North America is expected to dominate the automated quality control market during the forecast period. North America's dominance in the automated quality control market is attributed to its advanced manufacturing sector, high adoption of automation technologies, and stringent quality standards across industries. The region's focus on innovation, the presence of major market players, and investments in smart manufacturing initiatives contribute to its significant market share.

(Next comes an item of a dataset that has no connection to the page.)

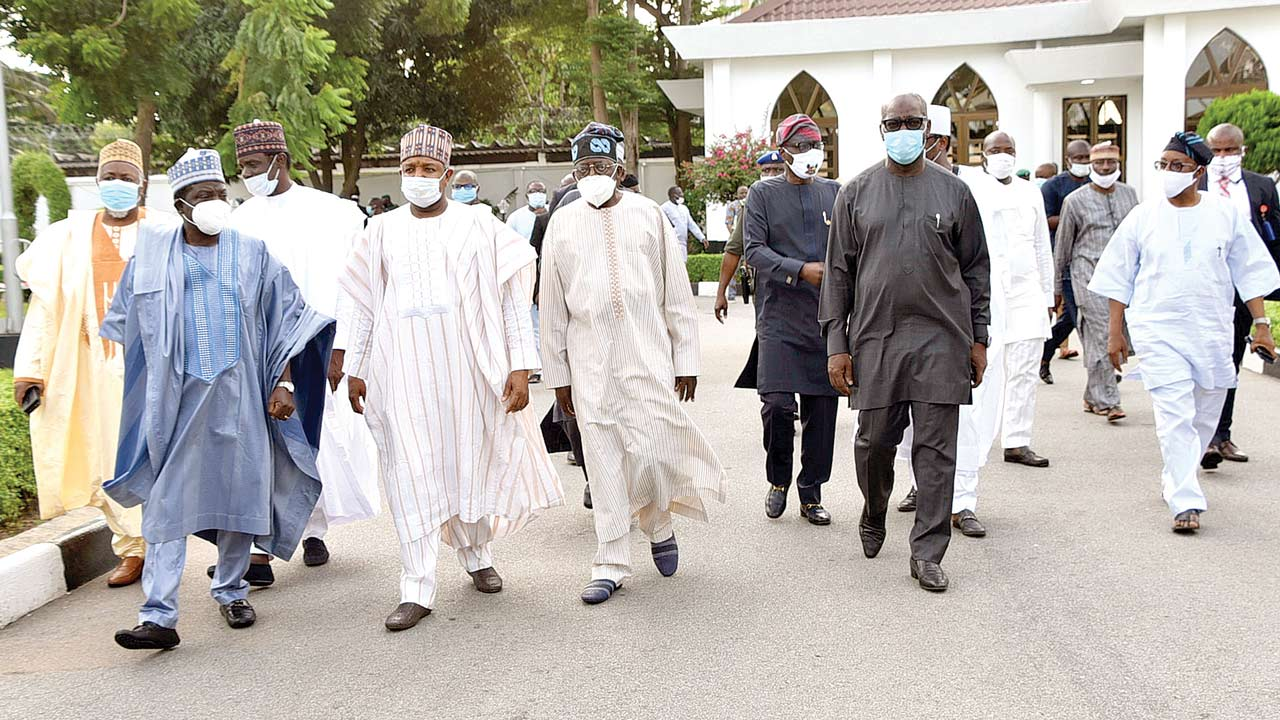 governors meet tinubu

The Asia Pacific region is poised to register lucrative growth in the automated quality control market, driven by increasing industrialization, rising adoption of automation, and significant investments in manufacturing infrastructure. Countries like China, Japan, South Korea, and India are leading this growth with their expanding manufacturing sectors and focus on improving product quality. The region's growing consumer market also demands higher-quality products, further propelling the adoption of AQC systems and ensuring a high CAGR for Asia Pacific.
Key players in the market
Some of the key players in Automated Quality Control market include Siemens AG, ABB Ltd., Honeywell International Inc., Schneider Electric SE, Emerson Electric Co., Rockwell Automation, Inc., Yokogawa Electric Corporation, FANUC Corporation, Mitsubishi Electric Corporation, Omron Corporation, Keyence Corporation, Cognex Corporation, ISRA VISION AG, Teledyne Technologies Incorporated, Hexagon AB, FARO Technologies, Inc., Nikon Metrology NV, and Carl Zeiss AG.
In June 2024, Honeywell announced the launch of its Battery Manufacturing Excellence Platform (Battery MXP), an artificial intelligence (AI)-powered software solution designed to optimize the operation of gigafactories from day one by improving battery cell yields and expediting facility startups for manufacturers. With traditional standalone solutions, battery manufacturers' material scrap rates can be as high as 30% at steady state and even higher during the facility startup processii. This practice can lead to millions of dollars of wasted energy and material while a gigafactory slowly scales to a more efficient and profitable production over several years.
In April 2024, Rockwell Automation, Inc. the world's largest company dedicated to industrial automation and digital transformation, has announced it is working with Microsoft on three significant technology innovations that will be on display at Hannover Messe, 22-26 April. "Rockwell's partnership with Microsoft is a shared vision of creating and delivering the best solutions to empower the future of industrial operations," said Nicole Denil, global vice president, market access, Rockwell Automation.
In September 2023, Schneider Electric adopts Cognex vision system to improve inspection processes and quality control. The vision system proposed by Cognex allows for the complete assembly inspection of each component of any product by analysing the product references. Schneider's new vision system was developed by Esox using Cognex's VisionPro software which allows for a multi-display of images. Esox's vision station consists of two cameras, five LED light sources, and a laser beam. The first high-resolution camera (1600x1200 pixels) inspects the underneath part of the piece and checks the code inscribed on the contacts. While the second camera inspects the upper part of the piece. Images acquired during the inspection process are recorded in the inspection database.